====== READING TEXT

Telephone collecting took off with the liberalisation of the UK telephone market in 1984. Subscribers were no longer obliged to buy BT's narrow choice of models, hard-wired into the wall. Suddenly, weird and wonderful non-BT phones appeared that could be plugged and unplugged according to whim.
Some buyers at auction are trendy interior design buffs in pursuit of unusual period phones. They will pay pounds 200-pounds 300 for a white or coloured standard 332 model or for a Seventies standard model 700 - if it is transparent. Other buyers are collectors - Germans and Swiss, besides Brits, who display their finds on shelves without bothering to convert them for use. Now that it is possible to run four extensions off the same household telephone line, most of us have become collectors without realising it.
In the sale, there is a Twenties candlestick telephone (separate mouth and ear pieces) with brass trim, estimated pounds 80-pounds 120. Today's handset makes the old-fashioned candlestick - in use from 1900 into the late Twenties and beyond - look like a glitsch in the evolution of design. Did it really take a quarter of a century for designers to twig that both components could be integrated in a single handset?

============

**WORK TO COMPLETE:**
1 - Reproduce the passage of the telephone-collecting text between "Telephone collecting took" and "according to whim.", inclusive.
2 - Extend the text on telephone collecting, picking up after its final sentence.

====== DATA SEGMENT

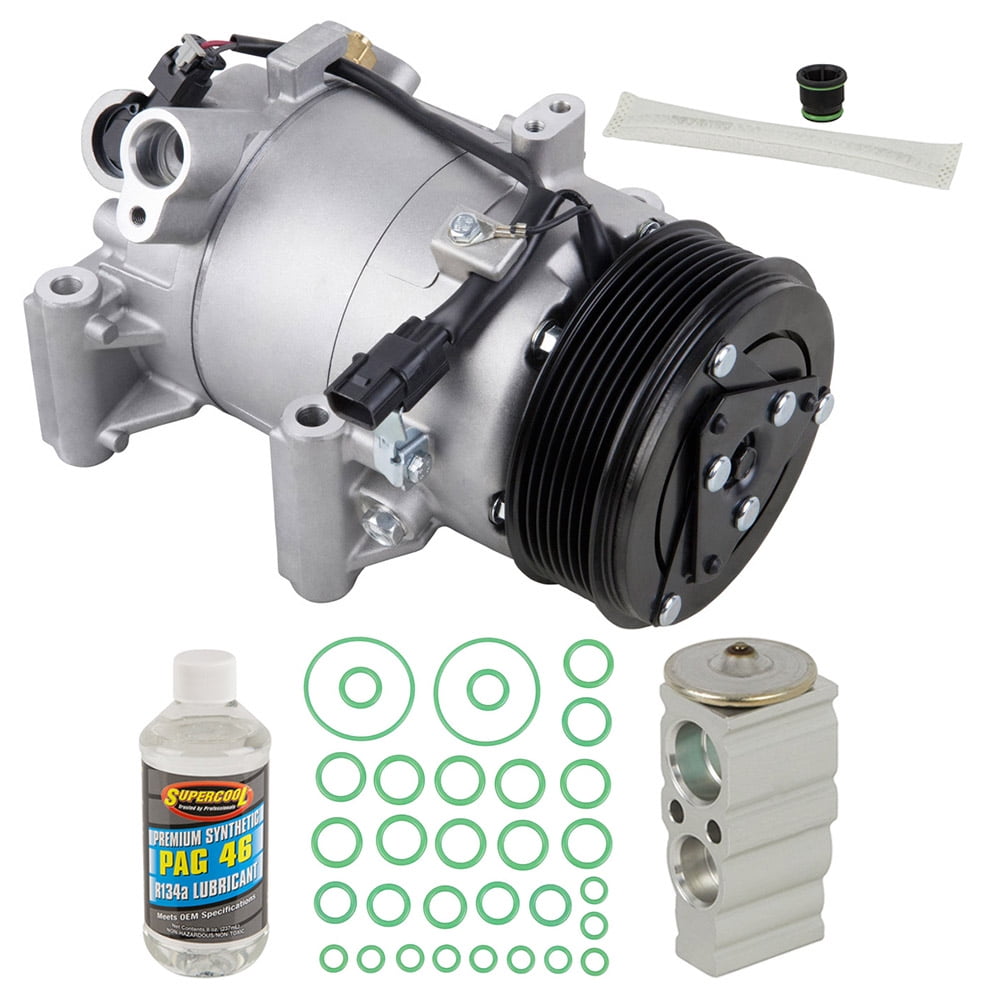 Buy Auto Parts, AC Compressor and Repair Kit, Fits Honda Civic 2016 ...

============

**EXPECTED RESULTS:**
1 -
Telephone collecting took off with the liberalisation of the UK telephone market in 1984. Subscribers were no longer obliged to buy BT's narrow choice of models, hard-wired into the wall. Suddenly, weird and wonderful non-BT phones appeared that could be plugged and unplugged according to whim.

2 -
The curious truth is that Alexander Graham Bell's first telephone of 1876 had a one-piece handset, (called a "butterstamp" because it looked like one). And the first telephones to become commercially successful, in the 1890s, had one-piece handsets, too. So why the cumbersome candlestick? Because it was ergonomically designed to accommodate a technological advance: a cupful of carbon granules that transduced the voice into electricity prior to transmission. If the granules were accidentally tilted, there was a roar like an avalanche and contact with the other subscriber was broken. So, until yet more technological advances, the mouthpiece was mounted on a separate, vertical column containing the granules, that had to be held upright.
The top lot of the sale is estimated pounds 2,000-pounds 3,000. It is one of three known "Gecophones" in mahogany-coloured bakelite specially commissioned in about 1933 from the GEC company for the Gleneagles Hotel in Auchterarder, Scotland. All other Gecophones, like the model T Ford, were black.